» Written exercise:
Can you quote, word for word, the lines of the listing running from the line that contains "Is submerged rock, bbox=783:1234:856:1270" through the end of the listing, inclusive?

Records from a dataset:

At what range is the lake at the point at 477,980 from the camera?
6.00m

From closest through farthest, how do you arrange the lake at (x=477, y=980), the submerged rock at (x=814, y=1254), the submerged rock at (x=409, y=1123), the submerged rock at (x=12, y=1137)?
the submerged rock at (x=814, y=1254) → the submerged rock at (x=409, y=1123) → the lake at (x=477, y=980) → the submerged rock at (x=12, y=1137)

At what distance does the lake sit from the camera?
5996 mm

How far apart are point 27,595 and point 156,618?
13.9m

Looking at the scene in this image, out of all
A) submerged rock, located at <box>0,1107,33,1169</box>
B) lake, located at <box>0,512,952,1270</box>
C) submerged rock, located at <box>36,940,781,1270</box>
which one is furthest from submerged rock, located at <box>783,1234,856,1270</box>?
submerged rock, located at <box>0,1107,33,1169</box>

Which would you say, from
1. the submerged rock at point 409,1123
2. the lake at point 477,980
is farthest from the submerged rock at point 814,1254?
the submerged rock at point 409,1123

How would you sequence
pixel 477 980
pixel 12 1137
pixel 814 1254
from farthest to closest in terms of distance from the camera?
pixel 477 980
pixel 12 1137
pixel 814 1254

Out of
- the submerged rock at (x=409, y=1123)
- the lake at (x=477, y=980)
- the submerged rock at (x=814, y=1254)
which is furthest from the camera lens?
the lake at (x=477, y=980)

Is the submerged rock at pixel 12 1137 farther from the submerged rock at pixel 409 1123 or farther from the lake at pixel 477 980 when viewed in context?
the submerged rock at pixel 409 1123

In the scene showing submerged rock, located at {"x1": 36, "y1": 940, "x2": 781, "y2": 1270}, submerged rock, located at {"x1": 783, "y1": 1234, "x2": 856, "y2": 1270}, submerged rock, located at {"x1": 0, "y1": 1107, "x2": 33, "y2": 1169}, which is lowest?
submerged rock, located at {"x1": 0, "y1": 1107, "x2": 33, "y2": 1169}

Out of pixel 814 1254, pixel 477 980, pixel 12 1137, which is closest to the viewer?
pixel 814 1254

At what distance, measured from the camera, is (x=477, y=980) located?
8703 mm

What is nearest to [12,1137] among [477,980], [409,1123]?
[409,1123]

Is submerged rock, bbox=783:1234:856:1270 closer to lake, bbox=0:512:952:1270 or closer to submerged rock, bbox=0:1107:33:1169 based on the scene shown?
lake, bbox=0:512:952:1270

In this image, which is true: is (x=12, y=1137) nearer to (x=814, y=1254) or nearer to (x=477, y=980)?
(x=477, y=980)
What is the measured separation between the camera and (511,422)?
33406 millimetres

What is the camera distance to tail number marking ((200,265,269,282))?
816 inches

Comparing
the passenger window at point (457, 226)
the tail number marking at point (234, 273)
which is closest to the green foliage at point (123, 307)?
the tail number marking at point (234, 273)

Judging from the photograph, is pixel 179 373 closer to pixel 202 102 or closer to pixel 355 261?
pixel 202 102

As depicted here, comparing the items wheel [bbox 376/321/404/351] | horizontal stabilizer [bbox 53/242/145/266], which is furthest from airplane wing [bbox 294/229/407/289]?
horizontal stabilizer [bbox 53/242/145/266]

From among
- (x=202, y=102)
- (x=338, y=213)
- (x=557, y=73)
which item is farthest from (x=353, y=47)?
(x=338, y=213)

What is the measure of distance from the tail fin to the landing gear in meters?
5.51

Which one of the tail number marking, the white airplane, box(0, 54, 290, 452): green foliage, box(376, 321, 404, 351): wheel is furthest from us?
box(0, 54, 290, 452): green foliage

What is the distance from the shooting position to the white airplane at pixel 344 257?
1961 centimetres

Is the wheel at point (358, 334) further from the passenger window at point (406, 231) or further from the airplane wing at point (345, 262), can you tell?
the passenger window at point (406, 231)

» Written response:
Is submerged rock, bbox=783:1234:856:1270 closer to lake, bbox=0:512:952:1270 or closer to submerged rock, bbox=0:1107:33:1169 based on the scene shown?
lake, bbox=0:512:952:1270

In this image, which is true: is (x=12, y=1137) nearer to (x=814, y=1254) or nearer to (x=477, y=980)?
(x=477, y=980)
What is the measured separation between the camera and (511,422)?
33406 millimetres

What is the camera distance to tail number marking ((200,265,269,282))?
816 inches

Comparing
the passenger window at point (457, 226)
the tail number marking at point (234, 273)
which is closest to the green foliage at point (123, 307)?
the tail number marking at point (234, 273)

Judging from the photograph, is pixel 179 373 closer to pixel 202 102 or closer to pixel 355 261?
pixel 202 102

As depicted here, comparing the items wheel [bbox 376/321/404/351] | horizontal stabilizer [bbox 53/242/145/266], which is furthest from airplane wing [bbox 294/229/407/289]?
horizontal stabilizer [bbox 53/242/145/266]

From among
- (x=202, y=102)
- (x=338, y=213)
- (x=557, y=73)
which item is farthest from (x=353, y=47)?
(x=338, y=213)

What is the measure of distance from the tail fin to the landing gear in meters?
5.51

Which one of the tail number marking, the white airplane, box(0, 54, 290, 452): green foliage, box(376, 321, 404, 351): wheel is furthest from us?
box(0, 54, 290, 452): green foliage

What is the distance from the shooting position to the white airplane at pixel 344 257?
1961 centimetres

Is the wheel at point (358, 334) further from the passenger window at point (406, 231) or further from the airplane wing at point (345, 262), can you tell?
the passenger window at point (406, 231)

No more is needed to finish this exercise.